■ DATA EXCERPTS ■

· · · · · · ·

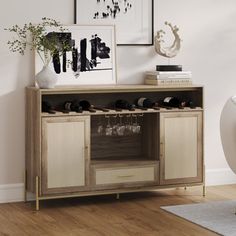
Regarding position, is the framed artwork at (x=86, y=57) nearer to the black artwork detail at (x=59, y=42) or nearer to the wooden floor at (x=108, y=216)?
the black artwork detail at (x=59, y=42)

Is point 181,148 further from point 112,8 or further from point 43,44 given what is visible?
point 43,44

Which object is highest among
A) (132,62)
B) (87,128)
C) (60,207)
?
(132,62)

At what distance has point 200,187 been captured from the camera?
6078 millimetres

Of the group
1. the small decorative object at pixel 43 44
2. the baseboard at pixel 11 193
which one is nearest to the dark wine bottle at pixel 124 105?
the small decorative object at pixel 43 44

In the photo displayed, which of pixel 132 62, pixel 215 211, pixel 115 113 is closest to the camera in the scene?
pixel 215 211

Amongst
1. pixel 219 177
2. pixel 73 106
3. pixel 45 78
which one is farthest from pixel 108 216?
pixel 219 177

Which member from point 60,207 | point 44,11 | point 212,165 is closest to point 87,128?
point 60,207

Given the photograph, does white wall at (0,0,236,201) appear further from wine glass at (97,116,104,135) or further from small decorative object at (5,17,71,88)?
wine glass at (97,116,104,135)

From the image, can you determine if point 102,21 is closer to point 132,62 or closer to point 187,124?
point 132,62

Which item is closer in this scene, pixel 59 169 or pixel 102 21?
pixel 59 169

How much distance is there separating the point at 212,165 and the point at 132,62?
4.12 ft

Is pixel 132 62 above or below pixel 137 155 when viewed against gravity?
above

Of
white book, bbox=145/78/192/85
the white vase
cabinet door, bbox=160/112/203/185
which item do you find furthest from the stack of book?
the white vase

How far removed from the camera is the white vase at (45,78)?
519cm
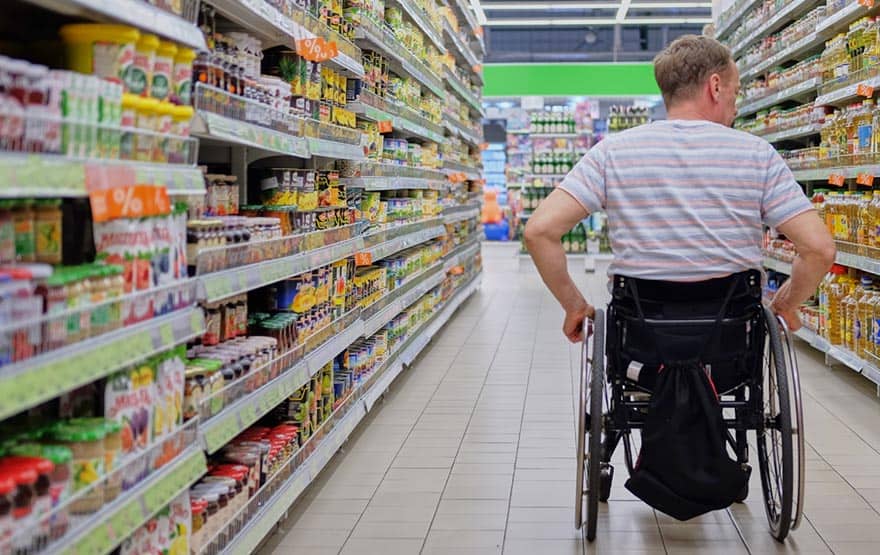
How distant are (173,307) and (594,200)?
4.49ft

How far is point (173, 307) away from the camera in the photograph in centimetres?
Answer: 245

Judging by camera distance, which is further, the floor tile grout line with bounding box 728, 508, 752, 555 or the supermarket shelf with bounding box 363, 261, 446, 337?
the supermarket shelf with bounding box 363, 261, 446, 337

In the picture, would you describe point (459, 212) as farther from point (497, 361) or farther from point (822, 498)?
point (822, 498)

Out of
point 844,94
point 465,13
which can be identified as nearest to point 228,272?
point 844,94

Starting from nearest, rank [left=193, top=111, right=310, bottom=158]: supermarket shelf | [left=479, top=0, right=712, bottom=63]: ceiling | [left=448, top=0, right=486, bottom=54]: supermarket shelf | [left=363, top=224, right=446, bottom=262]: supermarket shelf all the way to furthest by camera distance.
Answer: [left=193, top=111, right=310, bottom=158]: supermarket shelf → [left=363, top=224, right=446, bottom=262]: supermarket shelf → [left=448, top=0, right=486, bottom=54]: supermarket shelf → [left=479, top=0, right=712, bottom=63]: ceiling

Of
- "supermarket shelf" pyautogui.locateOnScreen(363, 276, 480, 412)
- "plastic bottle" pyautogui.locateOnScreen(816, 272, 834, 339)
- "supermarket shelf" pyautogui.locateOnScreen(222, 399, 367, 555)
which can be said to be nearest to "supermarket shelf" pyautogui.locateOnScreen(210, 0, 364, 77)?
"supermarket shelf" pyautogui.locateOnScreen(222, 399, 367, 555)

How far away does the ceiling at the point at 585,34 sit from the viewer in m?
20.2

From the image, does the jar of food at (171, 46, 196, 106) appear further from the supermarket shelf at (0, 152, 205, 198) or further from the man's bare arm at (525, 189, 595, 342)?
the man's bare arm at (525, 189, 595, 342)

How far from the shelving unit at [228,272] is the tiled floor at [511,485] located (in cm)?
19

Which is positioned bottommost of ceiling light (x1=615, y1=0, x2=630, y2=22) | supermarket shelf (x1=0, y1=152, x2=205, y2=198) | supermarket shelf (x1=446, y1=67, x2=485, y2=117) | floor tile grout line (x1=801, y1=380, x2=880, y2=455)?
floor tile grout line (x1=801, y1=380, x2=880, y2=455)

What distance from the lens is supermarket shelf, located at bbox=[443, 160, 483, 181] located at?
364 inches

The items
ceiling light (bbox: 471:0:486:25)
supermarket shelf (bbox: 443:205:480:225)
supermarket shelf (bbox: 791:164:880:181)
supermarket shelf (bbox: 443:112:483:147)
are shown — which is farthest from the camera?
ceiling light (bbox: 471:0:486:25)

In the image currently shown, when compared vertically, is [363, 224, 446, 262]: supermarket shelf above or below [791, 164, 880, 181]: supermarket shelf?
below

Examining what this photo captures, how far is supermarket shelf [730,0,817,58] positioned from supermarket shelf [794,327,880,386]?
6.76 ft
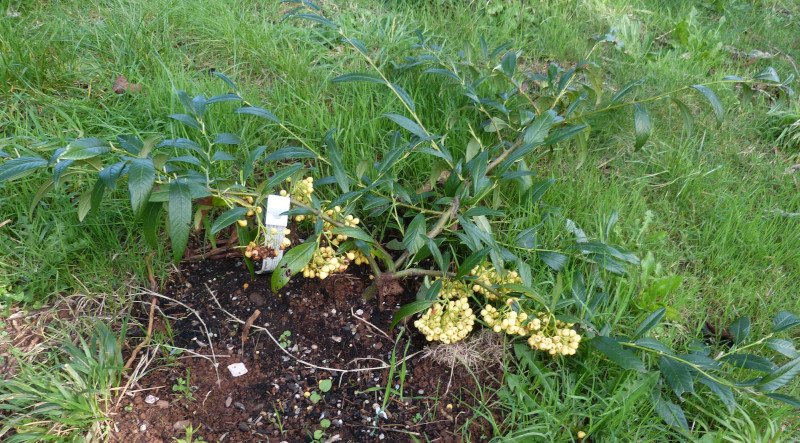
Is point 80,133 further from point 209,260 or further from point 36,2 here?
point 36,2

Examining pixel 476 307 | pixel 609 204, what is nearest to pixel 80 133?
pixel 476 307

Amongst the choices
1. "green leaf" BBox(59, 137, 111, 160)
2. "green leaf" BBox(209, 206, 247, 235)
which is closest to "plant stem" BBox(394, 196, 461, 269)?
"green leaf" BBox(209, 206, 247, 235)

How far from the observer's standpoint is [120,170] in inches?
58.1

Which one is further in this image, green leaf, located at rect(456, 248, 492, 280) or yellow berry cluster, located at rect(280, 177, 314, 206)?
yellow berry cluster, located at rect(280, 177, 314, 206)

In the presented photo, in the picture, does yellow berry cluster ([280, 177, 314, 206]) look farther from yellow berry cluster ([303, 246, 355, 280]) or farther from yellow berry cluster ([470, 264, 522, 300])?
yellow berry cluster ([470, 264, 522, 300])

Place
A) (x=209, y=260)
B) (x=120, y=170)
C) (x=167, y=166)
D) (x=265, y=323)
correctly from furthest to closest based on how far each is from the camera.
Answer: (x=209, y=260) → (x=265, y=323) → (x=167, y=166) → (x=120, y=170)

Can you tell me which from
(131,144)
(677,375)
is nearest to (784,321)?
(677,375)

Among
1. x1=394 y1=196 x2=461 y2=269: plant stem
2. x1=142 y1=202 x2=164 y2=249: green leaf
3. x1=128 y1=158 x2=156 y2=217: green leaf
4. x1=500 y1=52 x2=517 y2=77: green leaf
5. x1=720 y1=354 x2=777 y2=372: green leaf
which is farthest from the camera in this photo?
x1=500 y1=52 x2=517 y2=77: green leaf

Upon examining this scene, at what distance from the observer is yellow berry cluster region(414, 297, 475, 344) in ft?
5.68

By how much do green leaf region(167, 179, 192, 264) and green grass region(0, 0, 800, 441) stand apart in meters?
0.65

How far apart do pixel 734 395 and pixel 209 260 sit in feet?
6.22

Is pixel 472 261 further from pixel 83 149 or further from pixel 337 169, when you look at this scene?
pixel 83 149

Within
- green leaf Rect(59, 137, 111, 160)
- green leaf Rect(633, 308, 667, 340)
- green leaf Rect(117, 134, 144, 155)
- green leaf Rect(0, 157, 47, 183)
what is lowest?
green leaf Rect(633, 308, 667, 340)

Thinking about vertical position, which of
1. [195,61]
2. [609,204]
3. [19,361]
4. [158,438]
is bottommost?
[158,438]
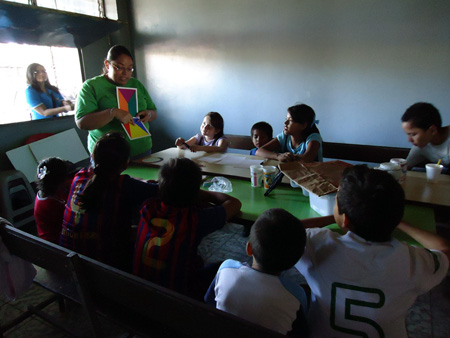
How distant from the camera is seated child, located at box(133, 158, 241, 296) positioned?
1163mm

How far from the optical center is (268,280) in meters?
0.89

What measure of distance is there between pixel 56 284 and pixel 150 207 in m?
0.60

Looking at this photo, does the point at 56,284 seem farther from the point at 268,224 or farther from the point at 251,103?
the point at 251,103

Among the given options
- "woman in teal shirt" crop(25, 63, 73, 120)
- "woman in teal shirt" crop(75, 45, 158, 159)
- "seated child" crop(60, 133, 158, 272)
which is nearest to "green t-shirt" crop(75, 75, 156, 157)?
"woman in teal shirt" crop(75, 45, 158, 159)

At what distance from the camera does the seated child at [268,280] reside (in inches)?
34.3

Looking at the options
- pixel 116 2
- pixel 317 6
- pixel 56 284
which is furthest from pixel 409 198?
pixel 116 2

· · · · · · ·

■ TASK REQUIREMENTS ■
Copy all of the items above word for word, leaving out the pictures.

■ FINISHED TASK ■
Regarding position, is the framed artwork at (x=86, y=57) nearer to the black artwork detail at (x=59, y=42) or nearer to the wooden floor at (x=108, y=216)?
the black artwork detail at (x=59, y=42)

Is point 181,148 further from point 112,8 or further from point 43,44 given what is visible?
point 43,44

Which object is highest among
A) (132,62)
B) (87,128)
C) (60,207)
?
(132,62)

At what distance has point 200,187 been captured from the camera?
6078 millimetres

Of the group
1. the small decorative object at pixel 43 44
2. the baseboard at pixel 11 193
which one is nearest to the dark wine bottle at pixel 124 105?
the small decorative object at pixel 43 44

In the photo displayed, which of pixel 132 62, pixel 215 211, pixel 115 113 is closest to the camera in the scene?
pixel 215 211

Amongst
1. pixel 219 177
2. pixel 73 106
3. pixel 45 78
which one is farthest from pixel 108 216?
pixel 219 177

Which member from point 60,207 | point 44,11 | point 212,165 is closest to point 87,128?
point 60,207

Given the photograph, does white wall at (0,0,236,201) appear further from wine glass at (97,116,104,135) or further from small decorative object at (5,17,71,88)?
wine glass at (97,116,104,135)

From the image, can you determine if point 102,21 is closer to point 132,62 or closer to point 187,124?
point 132,62

Which item is closer in this scene, pixel 59 169 or pixel 102 21?
pixel 59 169

How much distance is there separating the point at 212,165 and the point at 132,62?
4.12 ft

Is pixel 132 62 above or below pixel 137 155 when viewed against gravity?
above

Of
white book, bbox=145/78/192/85
the white vase
cabinet door, bbox=160/112/203/185
which item do you find furthest from the stack of book?
the white vase

How far removed from the camera is the white vase at (45,78)?
519cm
How distant are (173,307) and (594,200)?
4.49ft

How far is point (173, 307) away from the camera in the photograph in centimetres?
Answer: 245

Judging by camera distance, which is further, the floor tile grout line with bounding box 728, 508, 752, 555 or the supermarket shelf with bounding box 363, 261, 446, 337?
the supermarket shelf with bounding box 363, 261, 446, 337

In the picture, would you describe point (459, 212) as farther from point (497, 361) or farther from point (822, 498)?
point (822, 498)

Out of
point 844,94
point 465,13
which can be identified as nearest to point 228,272?
point 844,94

Starting from nearest, rank [left=193, top=111, right=310, bottom=158]: supermarket shelf | [left=479, top=0, right=712, bottom=63]: ceiling | [left=448, top=0, right=486, bottom=54]: supermarket shelf | [left=363, top=224, right=446, bottom=262]: supermarket shelf all the way to furthest by camera distance.
Answer: [left=193, top=111, right=310, bottom=158]: supermarket shelf → [left=363, top=224, right=446, bottom=262]: supermarket shelf → [left=448, top=0, right=486, bottom=54]: supermarket shelf → [left=479, top=0, right=712, bottom=63]: ceiling

Of
- "supermarket shelf" pyautogui.locateOnScreen(363, 276, 480, 412)
- "plastic bottle" pyautogui.locateOnScreen(816, 272, 834, 339)
- "supermarket shelf" pyautogui.locateOnScreen(222, 399, 367, 555)
which can be said to be nearest to "supermarket shelf" pyautogui.locateOnScreen(210, 0, 364, 77)?
"supermarket shelf" pyautogui.locateOnScreen(222, 399, 367, 555)

How far away does the ceiling at the point at 585,34 sit from the viewer in m?
20.2

From the image, does the jar of food at (171, 46, 196, 106) appear further from the supermarket shelf at (0, 152, 205, 198) or further from the man's bare arm at (525, 189, 595, 342)?
the man's bare arm at (525, 189, 595, 342)

How far from the shelving unit at [228,272] is the tiled floor at [511,485] located (in cm)?
19

Which is positioned bottommost of ceiling light (x1=615, y1=0, x2=630, y2=22) | supermarket shelf (x1=0, y1=152, x2=205, y2=198) | supermarket shelf (x1=446, y1=67, x2=485, y2=117) | floor tile grout line (x1=801, y1=380, x2=880, y2=455)?
floor tile grout line (x1=801, y1=380, x2=880, y2=455)

What distance from the lens is supermarket shelf, located at bbox=[443, 160, 483, 181] located at?
364 inches

The items
ceiling light (bbox: 471:0:486:25)
supermarket shelf (bbox: 443:205:480:225)
supermarket shelf (bbox: 791:164:880:181)
supermarket shelf (bbox: 443:112:483:147)
are shown — which is farthest from the camera?
ceiling light (bbox: 471:0:486:25)

In the image currently shown, when compared vertically, is [363, 224, 446, 262]: supermarket shelf above or below [791, 164, 880, 181]: supermarket shelf?
below

Examining what this photo captures, how far is supermarket shelf [730,0,817,58] positioned from supermarket shelf [794,327,880,386]?
6.76 ft
Is point 80,133 further from point 209,260 or further from point 36,2 here?
point 36,2

Examining pixel 476 307 | pixel 609 204, what is nearest to pixel 80 133?
pixel 476 307

Amongst the choices
1. "green leaf" BBox(59, 137, 111, 160)
2. "green leaf" BBox(209, 206, 247, 235)
which is closest to "plant stem" BBox(394, 196, 461, 269)?
"green leaf" BBox(209, 206, 247, 235)

How far from the observer's standpoint is [120,170] in inches?
58.1

Which one is further in this image, green leaf, located at rect(456, 248, 492, 280) or yellow berry cluster, located at rect(280, 177, 314, 206)?
yellow berry cluster, located at rect(280, 177, 314, 206)

In the presented photo, in the picture, does yellow berry cluster ([280, 177, 314, 206]) look farther from yellow berry cluster ([303, 246, 355, 280]) or farther from yellow berry cluster ([470, 264, 522, 300])?
yellow berry cluster ([470, 264, 522, 300])

Place
A) (x=209, y=260)
B) (x=120, y=170)
C) (x=167, y=166)
D) (x=265, y=323)
correctly from furthest to closest based on how far each is from the camera.
Answer: (x=209, y=260) → (x=265, y=323) → (x=167, y=166) → (x=120, y=170)

Can you tell me which from
(131,144)
(677,375)
is nearest to (784,321)?
(677,375)

Among
1. x1=394 y1=196 x2=461 y2=269: plant stem
2. x1=142 y1=202 x2=164 y2=249: green leaf
3. x1=128 y1=158 x2=156 y2=217: green leaf
4. x1=500 y1=52 x2=517 y2=77: green leaf
5. x1=720 y1=354 x2=777 y2=372: green leaf
which is farthest from the camera in this photo?
x1=500 y1=52 x2=517 y2=77: green leaf

Upon examining this scene, at what distance from the observer is yellow berry cluster region(414, 297, 475, 344) in ft?
5.68

By how much do green leaf region(167, 179, 192, 264) and green grass region(0, 0, 800, 441) stand apart in meters?
0.65

How far apart do pixel 734 395 and pixel 209 260 sit in feet?
6.22

Is pixel 472 261 further from pixel 83 149 or further from pixel 337 169, when you look at this scene?
pixel 83 149

Within
- green leaf Rect(59, 137, 111, 160)
- green leaf Rect(633, 308, 667, 340)
- green leaf Rect(117, 134, 144, 155)
- green leaf Rect(0, 157, 47, 183)
what is lowest?
green leaf Rect(633, 308, 667, 340)

Thinking about vertical position, which of
1. [195,61]
2. [609,204]
3. [19,361]
4. [158,438]
is bottommost?
[158,438]
How distant from the camera is seated child, located at box(133, 158, 241, 296) positioned?
1163mm

How far from the optical center is (268,280) in meters?
0.89

What measure of distance is there between pixel 56 284 and pixel 150 207 in m?
0.60

Looking at this photo, does the point at 56,284 seem farther from the point at 268,224 or farther from the point at 251,103?
the point at 251,103

Among the given options
- "woman in teal shirt" crop(25, 63, 73, 120)
- "woman in teal shirt" crop(75, 45, 158, 159)
- "seated child" crop(60, 133, 158, 272)
which is nearest to "green t-shirt" crop(75, 75, 156, 157)?
"woman in teal shirt" crop(75, 45, 158, 159)

At what distance from the camera does the seated child at [268,280] reside (in inches)?
34.3

Looking at the options
- pixel 116 2
- pixel 317 6
- pixel 56 284
which is furthest from pixel 409 198?
pixel 116 2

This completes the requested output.